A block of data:
☆ ☆ ☆ ☆ ☆ ☆ ☆

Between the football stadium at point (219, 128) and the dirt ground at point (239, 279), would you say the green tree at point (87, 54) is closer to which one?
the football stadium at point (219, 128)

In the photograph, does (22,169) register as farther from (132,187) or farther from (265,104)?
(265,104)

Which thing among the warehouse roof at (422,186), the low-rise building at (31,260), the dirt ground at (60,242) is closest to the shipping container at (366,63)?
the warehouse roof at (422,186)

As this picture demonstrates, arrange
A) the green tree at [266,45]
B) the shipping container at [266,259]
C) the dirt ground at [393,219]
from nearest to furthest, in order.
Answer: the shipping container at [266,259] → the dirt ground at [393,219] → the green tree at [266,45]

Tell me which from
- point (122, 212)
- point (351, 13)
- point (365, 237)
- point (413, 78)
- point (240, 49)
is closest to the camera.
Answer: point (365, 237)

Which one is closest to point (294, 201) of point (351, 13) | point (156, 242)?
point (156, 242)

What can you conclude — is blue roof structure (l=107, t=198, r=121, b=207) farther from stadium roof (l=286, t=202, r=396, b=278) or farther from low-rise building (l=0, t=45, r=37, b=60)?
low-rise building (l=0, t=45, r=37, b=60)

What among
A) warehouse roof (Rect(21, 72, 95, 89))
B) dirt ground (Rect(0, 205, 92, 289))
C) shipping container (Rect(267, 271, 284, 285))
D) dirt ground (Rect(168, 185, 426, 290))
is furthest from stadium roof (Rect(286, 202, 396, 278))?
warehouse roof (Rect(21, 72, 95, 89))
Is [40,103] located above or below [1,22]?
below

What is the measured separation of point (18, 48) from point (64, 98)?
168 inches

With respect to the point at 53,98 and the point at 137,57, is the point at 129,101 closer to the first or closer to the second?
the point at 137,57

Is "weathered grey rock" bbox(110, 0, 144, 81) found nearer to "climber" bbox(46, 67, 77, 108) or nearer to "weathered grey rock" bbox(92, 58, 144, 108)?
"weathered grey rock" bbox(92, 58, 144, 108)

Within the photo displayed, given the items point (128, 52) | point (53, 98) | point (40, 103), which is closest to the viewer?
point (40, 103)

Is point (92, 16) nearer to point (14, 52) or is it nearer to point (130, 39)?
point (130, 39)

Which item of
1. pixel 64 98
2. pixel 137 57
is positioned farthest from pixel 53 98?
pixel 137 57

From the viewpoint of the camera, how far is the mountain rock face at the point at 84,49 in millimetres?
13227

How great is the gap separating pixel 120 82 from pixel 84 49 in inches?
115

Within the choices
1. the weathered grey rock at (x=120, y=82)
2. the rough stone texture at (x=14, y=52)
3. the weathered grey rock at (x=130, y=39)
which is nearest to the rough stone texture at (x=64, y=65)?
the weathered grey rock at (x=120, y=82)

☆ ☆ ☆ ☆ ☆ ☆ ☆

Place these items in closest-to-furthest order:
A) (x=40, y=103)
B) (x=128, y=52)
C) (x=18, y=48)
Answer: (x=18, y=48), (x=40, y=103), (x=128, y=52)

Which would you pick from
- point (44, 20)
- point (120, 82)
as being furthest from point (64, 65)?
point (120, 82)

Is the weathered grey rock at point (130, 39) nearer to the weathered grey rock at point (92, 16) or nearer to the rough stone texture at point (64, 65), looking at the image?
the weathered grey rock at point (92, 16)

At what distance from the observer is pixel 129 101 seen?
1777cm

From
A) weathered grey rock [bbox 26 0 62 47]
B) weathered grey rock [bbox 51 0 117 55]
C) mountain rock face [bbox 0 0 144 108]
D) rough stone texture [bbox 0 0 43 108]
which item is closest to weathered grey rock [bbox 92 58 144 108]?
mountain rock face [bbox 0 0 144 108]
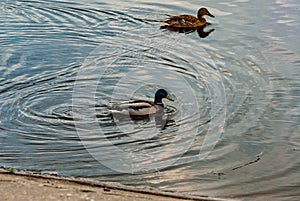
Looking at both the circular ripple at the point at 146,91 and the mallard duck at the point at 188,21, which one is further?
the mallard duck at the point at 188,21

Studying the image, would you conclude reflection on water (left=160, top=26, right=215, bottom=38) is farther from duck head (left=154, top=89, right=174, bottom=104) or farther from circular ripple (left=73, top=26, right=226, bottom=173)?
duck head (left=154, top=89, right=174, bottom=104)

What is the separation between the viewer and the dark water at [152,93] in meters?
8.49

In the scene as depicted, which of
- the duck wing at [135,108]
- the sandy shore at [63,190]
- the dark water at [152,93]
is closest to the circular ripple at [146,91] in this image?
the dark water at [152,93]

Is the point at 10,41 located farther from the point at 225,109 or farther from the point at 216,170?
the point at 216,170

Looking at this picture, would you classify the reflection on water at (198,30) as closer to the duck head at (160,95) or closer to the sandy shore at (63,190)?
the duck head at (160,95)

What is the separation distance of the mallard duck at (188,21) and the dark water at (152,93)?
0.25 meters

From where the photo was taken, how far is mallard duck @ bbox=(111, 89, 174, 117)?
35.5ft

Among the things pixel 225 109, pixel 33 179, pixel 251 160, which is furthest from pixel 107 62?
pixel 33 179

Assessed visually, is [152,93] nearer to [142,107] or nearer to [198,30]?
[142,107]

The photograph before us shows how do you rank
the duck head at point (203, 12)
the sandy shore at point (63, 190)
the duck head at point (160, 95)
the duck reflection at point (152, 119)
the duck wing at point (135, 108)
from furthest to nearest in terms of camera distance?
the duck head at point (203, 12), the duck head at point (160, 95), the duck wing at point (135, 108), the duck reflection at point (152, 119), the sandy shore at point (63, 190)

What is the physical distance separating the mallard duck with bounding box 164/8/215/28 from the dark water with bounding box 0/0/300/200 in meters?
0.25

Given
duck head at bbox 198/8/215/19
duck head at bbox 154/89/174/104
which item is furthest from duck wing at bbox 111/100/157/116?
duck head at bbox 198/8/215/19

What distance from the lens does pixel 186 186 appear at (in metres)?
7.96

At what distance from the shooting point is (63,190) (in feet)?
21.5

☆ ☆ ☆ ☆ ☆ ☆ ☆

== TASK PROMPT ==
Count the lines in the records above that contain the string "warehouse", and reply with only that number.

== RESPONSE ==
4